Coroutine took too long. ERROR: No data returned from HASS entity sensor.solmod_house_load

swests commented 1 month ago

Describe the bug Been seeing an issue where, during the evaluation loop and at startup, the integration fails to run, with an error: ERROR: No data returned from HASS entity sensor.solmod_house_load. I can bypass it by reducing the "Load History Days" parameter, until it works. This has been becoming progressively worse. I used to load 28 days, now I'm down to around 14. Sometimes it 'blips' and then revovers on a subsequent evaluation loop.

Looking at the logs, I see:

To Reproduce Steps to reproduce the behavior: Set Load days to load to a high value

Screenshots If applicable, add screenshots to help explain your problem.
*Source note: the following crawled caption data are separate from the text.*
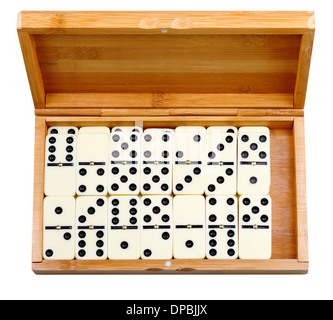 set of dominoes in bamboo box isolated on white background - Stock Photo
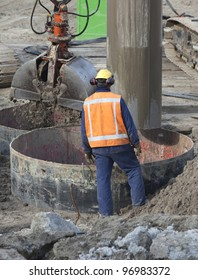 Worker wearing reflective vest and ear protection at a construction site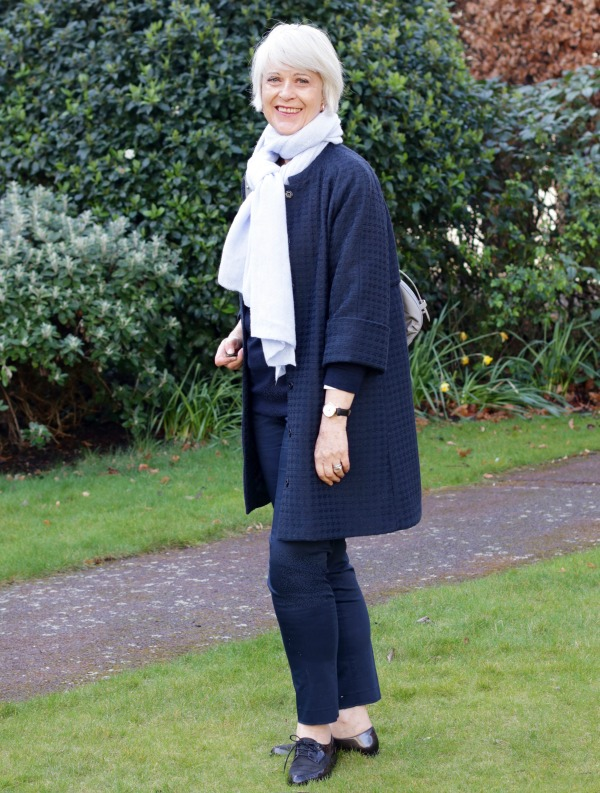 capsule travel wardrobe with blue scarf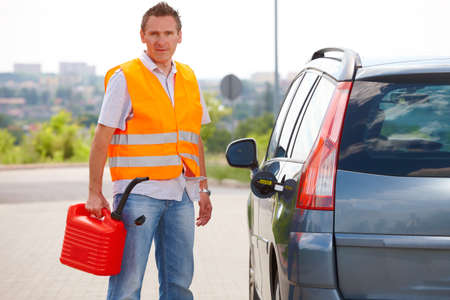 petrol can: Man with gas tank standing near his car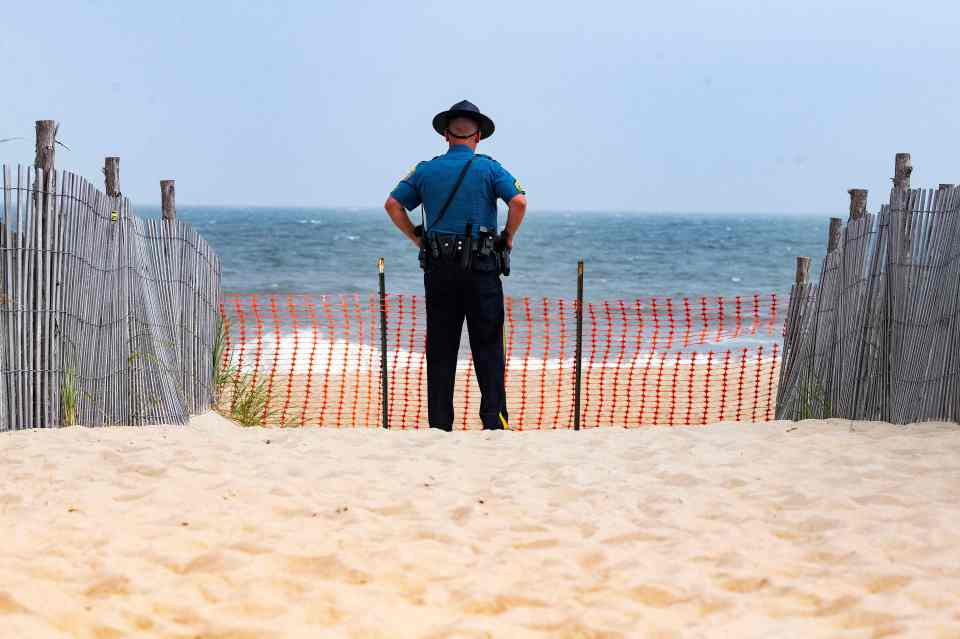A Delaware State Trooper stands guard on the beach as US President Joe Biden arrives on Marine One
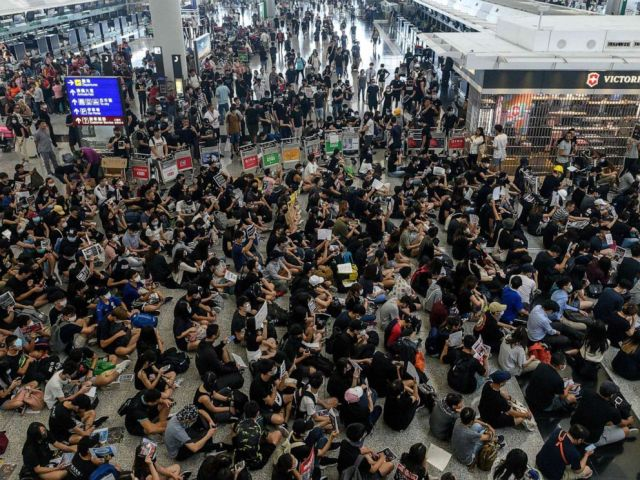 PHOTO: Hong Kong protesters block access to the departure gates during another demonstration at Hong Kongs international airport on Aug. 13, 2019.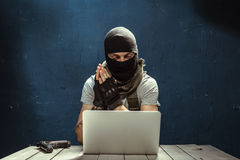 Terrorist working. On his computer royalty free stock image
Versions HAOS as a VM on ProxMox host HA Core: 2024.9.3 Supervisor: 2024.09.1 Operating System: 13.1 Frontend: 20240909.1 MariaDB running as a container on the same ProxMox host DB connection via network port.

Additional context

Doing some investigation, I isolated the SQL query that's causing the timeout: SELECT anon_1.metadata_id, anon_1.state, anon_1.last_updated_ts, anon_1.attributes FROM (SELECT anon_2.metadata_id AS metadata_id, anon_2.state AS state, anon_2.last_updated_ts AS last_updated_ts, anon_2.attributes AS attributes FROM (SELECT states.metadata_id AS metadata_id, states.state AS state, 0 AS last_updated_ts, CASE WHEN (state_attributes.shared_attrs IS NULL) THEN states.attributes ELSE state_attributes.shared_attrs END AS attributes FROM states LEFT OUTER JOIN state_attributes ON states.attributes_id = state_attributes.attributes_id WHERE states.last_updated_ts < 1726054357.0e0 AND states.metadata_id = 1104 ORDER BY states.last_updated_ts DESC LIMIT 1) AS anon_2 UNION ALL SELECT anon_3.metadata_id AS metadata_id, anon_3.state AS state, anon_3.last_updated_ts AS last_updated_ts, anon_3.attributes AS attributes FROM (SELECT states.metadata_id AS metadata_id, states.state AS state, states.last_updated_ts AS last_updated_ts, CASE WHEN (state_attributes.shared_attrs IS NULL) THEN states.attributes ELSE state_attributes.shared_attrs END AS attributes FROM states LEFT OUTER JOIN state_attributes ON states.attributes_id = state_attributes.attributes_id WHERE (states.last_changed_ts = states.last_updated_ts OR states.last_changed_ts IS NULL) AND states.metadata_id IN (1104) AND states.last_updated_ts > 1726054357.0e0 AND states.last_updated_ts < 1727695957.0e0) AS anon_3) AS anon_1 ORDER BY anon_1.metadata_id, anon_1.last_updated_ts

When I run this in the MariaDB CLI the query takes 9 seconds, returning 63,250 rows. clearly network and ingestion time cause the issue. Can this have the timeout increased? Or can this be moved outside of the async processing?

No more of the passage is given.